[Parts of the exercise]:
**a)** Summarize the Vertex AI notebook excerpt in two sentences.
**b)** Write the lines that would come next in the Vertex AI notebook excerpt, starting after its final line of code.
====== Excerpted text ======
5. Create Vertex AI tensorboard instance

In [None]:
# Create tensorboard instance
from google.cloud import aiplatform

def create_tensorboard_sample(
    project: str,
    display_name: str,
    location: str,
):
    aiplatform.init(project=project, location=location)

    tensorboard = aiplatform.Tensorboard.create(
        display_name=display_name,
        project=project,
        location=location,
    )

    print(tensorboard.resource_name)
    return tensorboard.resource_name

In [None]:
# input Vertex AI tensorboard instance id, example projects/<project_number>/locations/<region>/tensorboards/<tensorboard_instance_id>
# TENSORBOARD= <TENSORBOARD_INSTANCE_ID> # @param {type:"string"}
TENSORBOARD = create_tensorboard_sample(project=PROJECT_ID, display_name=TENSORBOARD_DISPLAY_NAME, location=REGION)

6. Build custom training image

In [None]:
# create google cloud docker image artifact registry
from google.cloud import artifactregistry_v1
from google.cloud.artifactregistry_v1.types import Repository

def create_docker_image_repository(repo_name: str, project_id: str, location: str):
    # Create a client
    client = artifactregistry_v1.ArtifactRegistryClient()

    # Initialize Repository
    name = f"projects/{project_id}/locations/{location}/repositories/{repo_name}"
    repository = Repository(name=name, format_=Repository.Format.DOCKER)

    # Initialize request argument(s)
    parent_value = f"projects/{project_id}/locations/{location}"
    request = artifactregistry_v1.CreateRepositoryRequest(
        parent=parent_value,
        repository_id=repo_name,
        repository=repository,
    )

    # Make the request
    operation = client.create_repository(request=request)

    print("Waiting for operation to complete...")

    response = operation.result()
====== Items ======
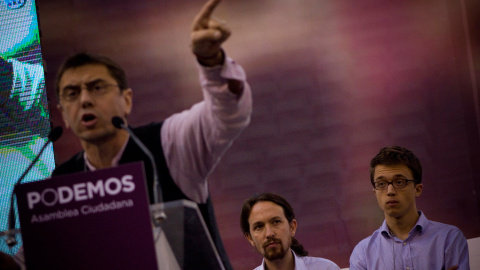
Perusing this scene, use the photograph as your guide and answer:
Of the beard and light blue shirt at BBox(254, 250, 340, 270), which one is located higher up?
the beard

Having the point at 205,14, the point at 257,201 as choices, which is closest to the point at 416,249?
the point at 257,201

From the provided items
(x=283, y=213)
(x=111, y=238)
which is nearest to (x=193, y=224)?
(x=111, y=238)

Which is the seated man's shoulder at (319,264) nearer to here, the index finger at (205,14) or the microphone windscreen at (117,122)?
the microphone windscreen at (117,122)

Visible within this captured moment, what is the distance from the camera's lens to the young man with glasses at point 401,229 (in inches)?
102

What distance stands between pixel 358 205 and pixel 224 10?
1387mm

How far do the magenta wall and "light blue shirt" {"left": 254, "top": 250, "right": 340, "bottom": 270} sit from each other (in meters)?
0.23

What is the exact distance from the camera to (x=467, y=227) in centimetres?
316

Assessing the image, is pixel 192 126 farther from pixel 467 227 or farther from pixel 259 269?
pixel 467 227

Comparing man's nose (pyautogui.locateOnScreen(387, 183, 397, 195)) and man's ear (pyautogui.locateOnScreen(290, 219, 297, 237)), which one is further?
man's ear (pyautogui.locateOnScreen(290, 219, 297, 237))

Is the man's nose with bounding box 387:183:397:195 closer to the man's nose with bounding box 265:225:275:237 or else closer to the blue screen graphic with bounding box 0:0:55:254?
the man's nose with bounding box 265:225:275:237

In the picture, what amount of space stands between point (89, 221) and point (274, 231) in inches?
54.7

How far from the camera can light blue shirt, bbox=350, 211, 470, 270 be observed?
251 centimetres

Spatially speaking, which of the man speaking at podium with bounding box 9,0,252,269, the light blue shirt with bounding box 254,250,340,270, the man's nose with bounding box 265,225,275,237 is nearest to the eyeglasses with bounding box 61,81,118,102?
the man speaking at podium with bounding box 9,0,252,269

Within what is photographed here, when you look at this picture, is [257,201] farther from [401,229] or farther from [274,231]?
[401,229]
======
[Responses by task]:
**a)** The Vertex AI notebook excerpt defines a function that initializes the aiplatform library, creates a Vertex AI TensorBoard instance with a given display name, project, and location, and prints and returns its resource name, then calls it to set TENSORBOARD. It then starts building a custom training image by defining a function that creates a Docker-format Artifact Registry repository through a CreateRepositoryRequest and waits for the operation to complete.

**b)**
    # Handle the response
    print(response)

In [None]:
# create the docker image repository
create_docker_image_repository(repo_name=REPO_NAME, project_id=PROJECT_ID, location=REGION)

In [None]:
# execute below command in terminal with the working directory ./custom_container
!echo "Y" | gcloud auth configure-docker $REGION-docker.pkg.dev 
!docker build -t $IMAGE_URI .
!docker push $IMAGE_URI

7. Create Vertex AI custome training JOB

In [None]:
# Input cluster spec parameters
HEAD_NODE_ACCELERATOR_COUNT = 1
HEAD_NODE_COUNT = 1

# If multinode training, set worker node spec parameters
WORKER_NODE_ACCELERATOR_COUNT = 1
WORKER_NODE_COUNT = 1

In [None]:
# Setup python package dependacy
from datetime import datetime
from google.cloud import aiplatform

# init aiplaform sdk
aiplatform.init(project=PROJECT_ID, staging_bucket=BUCKET_URI, location=REGION)

In [None]:
# Execute this cell to launch an SingleNode training
if DEBUG == True:
    command = []
else:
    command = ["python", "train_launch.py"] # Tobe update

if MULTI_NODE == False:
    worker_pool_specs = [
        # `WorkerPoolSpec` for worker pool 0, primary replica, required  
        {
            "machine_spec": {
                "machine_type": "a2-highgpu-1g", # "a2-highgpu-1g","g2-standard-12","n1-standard-4"
                "accelerator_type": "NVIDIA_TESLA_A100", #"NVIDIA_L4",
                "accelerator_count": HEAD_NODE_ACCELERATOR_COUNT,       
            },
            "replica_count": HEAD_NODE_COUNT,
            "container_spec": {
                "image_uri": IMAGE_URI,
                "command": command,
                "args": [],
                "env": [],                
            },
            "disk_spec": {
                "boot_disk_size_gb": 1000,            
            }
        },
    ]

    TIMESTAMP = datetime.now().strftime("%Y%m%d%H%M%S")
    JOB_NAME  = "llama2finetunecustomjob " + TIMESTAMP

    my_job = aiplatform.CustomJob(
        display_name=JOB_NAME,    
        worker_pool_specs=worker_pool_specs,
        base_output_dir=BUCKET_URI,
    )

In [None]:
# Execute this cell to launch an MultiNode training
if DEBUG == True:
    command = []
else:
    command = ["python", "train_launch.py"] # Tobe update

if MULTI_NODE == True:
    worker_pool_specs = [
        # `WorkerPoolSpec` for worker pool 0, primary replica, required  
        {
            "machine_spec": {
                "machine_type": "a2-highgpu-1g", # "a2-highgpu-1g","g2-standard-12","n1-standard-4"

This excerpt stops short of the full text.